Cominciamo col dire, banalmente, che se dieci milioni di italiani guardano il festival di Sanremo, gli altri cinquanta non se lo filano per niente. Prova statistica che anche nelle famiglie meno dotate non sempre il cretino è prevalente, e che dunque si può sperare.
Sgomenta però, in ogni caso, che una terra che ha dato al mondo la civiltà di Roma, il Rinascimento e l’Umanesimo, un paese baciato dalla natura e dall’ingegno, disseminato come nessun altro di monumenti e opere d’arte di significato e valore inestimabili, riesca poi ogni anno a farsi rimbambire da quella specie di droga dello zombie che è appunto il festival della canzone italiana.
Se ne comincia a parlare addirittura prima di Natale, per poi assistere a un crescendo inarrestabile che esplode come un bubbone infetto nella prima settimana di febbraio, contaminando l’intera vita nazionale, quanto meno quella che si rispecchia nella televisione di stato e nella nobiltà dei media cartacei.
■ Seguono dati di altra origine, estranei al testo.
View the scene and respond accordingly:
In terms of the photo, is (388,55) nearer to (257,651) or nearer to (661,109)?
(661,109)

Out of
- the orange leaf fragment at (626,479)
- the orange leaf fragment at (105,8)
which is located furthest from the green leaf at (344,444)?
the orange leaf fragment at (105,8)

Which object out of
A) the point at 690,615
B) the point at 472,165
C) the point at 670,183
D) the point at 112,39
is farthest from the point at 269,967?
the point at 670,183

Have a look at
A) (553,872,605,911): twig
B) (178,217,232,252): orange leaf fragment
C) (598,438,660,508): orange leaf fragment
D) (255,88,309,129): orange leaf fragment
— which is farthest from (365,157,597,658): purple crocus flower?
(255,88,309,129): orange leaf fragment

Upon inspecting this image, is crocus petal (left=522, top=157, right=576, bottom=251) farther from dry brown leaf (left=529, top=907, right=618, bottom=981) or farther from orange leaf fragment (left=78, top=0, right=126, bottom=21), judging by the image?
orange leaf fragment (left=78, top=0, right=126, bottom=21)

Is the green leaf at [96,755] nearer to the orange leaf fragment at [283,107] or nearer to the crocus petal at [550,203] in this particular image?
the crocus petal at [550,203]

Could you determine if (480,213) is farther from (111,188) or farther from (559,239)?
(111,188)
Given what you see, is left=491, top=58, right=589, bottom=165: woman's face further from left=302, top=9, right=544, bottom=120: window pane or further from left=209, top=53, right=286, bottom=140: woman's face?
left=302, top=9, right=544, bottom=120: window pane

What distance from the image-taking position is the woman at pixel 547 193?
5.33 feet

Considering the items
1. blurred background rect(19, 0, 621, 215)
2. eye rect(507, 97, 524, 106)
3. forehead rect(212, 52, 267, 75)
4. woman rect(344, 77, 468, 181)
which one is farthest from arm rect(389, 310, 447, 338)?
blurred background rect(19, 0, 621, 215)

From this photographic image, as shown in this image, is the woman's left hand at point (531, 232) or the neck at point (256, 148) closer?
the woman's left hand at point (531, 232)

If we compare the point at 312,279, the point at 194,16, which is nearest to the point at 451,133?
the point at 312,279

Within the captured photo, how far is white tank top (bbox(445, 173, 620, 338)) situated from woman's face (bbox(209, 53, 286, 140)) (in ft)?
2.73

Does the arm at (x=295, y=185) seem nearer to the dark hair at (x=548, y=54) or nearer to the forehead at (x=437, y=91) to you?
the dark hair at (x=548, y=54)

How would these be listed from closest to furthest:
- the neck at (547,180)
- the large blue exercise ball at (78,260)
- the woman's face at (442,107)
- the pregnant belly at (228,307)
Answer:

I quali media cartacei sono in realtà nobili decaduti, ormai agonizzanti con le pezze al culo e vanno in giro disperati alla ricerca di lettori come drogati in crisi d’astinenza. Anche il più recente accertamento della diffusione certifica difatti ulteriori tonfi tra il 10 e il 20 per cento. Eppure gli stessi quotidiani tuttoggi più importanti dedicano alle scemenze di Sanremo decine di articoli ogni giorno, come se quello fosse il massimo evento del millennio, e non, invece, il lassativo soporifero per i più anziani che guardano solo la tv e la trappola acchiappacitrulli per i giovani canzonettari che non leggono libri né giornali neanche sotto tortura.
In piena fregola, come stregati dalla piü bella del reame, i media convergono su Sanremo dove si agita invece una vecchia baldracca straccivendola, col trucco che le cola sulle gote paonazze, le poppe cascanti fino all’ombelico e le calze a rete strappate e rattoppate, Oltre le luci del varietà, difatti è questo il vero ritratto di Sanremo. Una fiera delle vanità dove tutto risulta orribile, una melassa diluita a forza per ore, che arriva stremata fino a notte fonda. Orribile la sala, la scenografia, il presentatore, le sue volgari trovate antifasciste, le battute, i balletti, i costumi, tutto è inguardabile e inascoltabile. Un habitat e un decor così sgangherati da rendere ridicola ogni presenza umana.
Trattandosi di una gara di canzonette, non si capisce neppure perché debba occuparsene la tv e non la radio. È vero che va così dagli anni Cinquanta, da quando il monoscopio è entrato nei salotti. Ma allora si trattava di due o tre giorni, mentre oggi l’impazzimento dura una settimana intera, con un prima e un dopo di strascichi e polemiche che non basta definire nauseanti.
Tutto ciò mentre sono in corso due guerre feroci non lontanissime dai confini, mentre la crisi climatica procede, mentre la mia Fiorentina va di cacca e mentre il paese cerca faticosamente di inoltrarsi nel futuro. Il che non significa che occorra sempre vestire a lutto. Né che l’alternativa sia la seriosità intellettuale. Nella vita è bene anche vincere qualche partita, stare allegri e divertirsi. Ma c’è modo e modo, ce lo vogliamo dire?
Scrivono alcuni che Sanremo è lo specchio di un’Italia gretta e provinciale. Tenendo conto dei cinquanta milioni che il festival lo ignorano, forse la stima è esagerata. Ma è vero che basta inciampare anche una volta sola nel ghigno terrificante di quel tale che spudoratamente si fa chiamare Amadeus, per correre da un esorcista. Sanremo è un incubo. Ecco cos’è.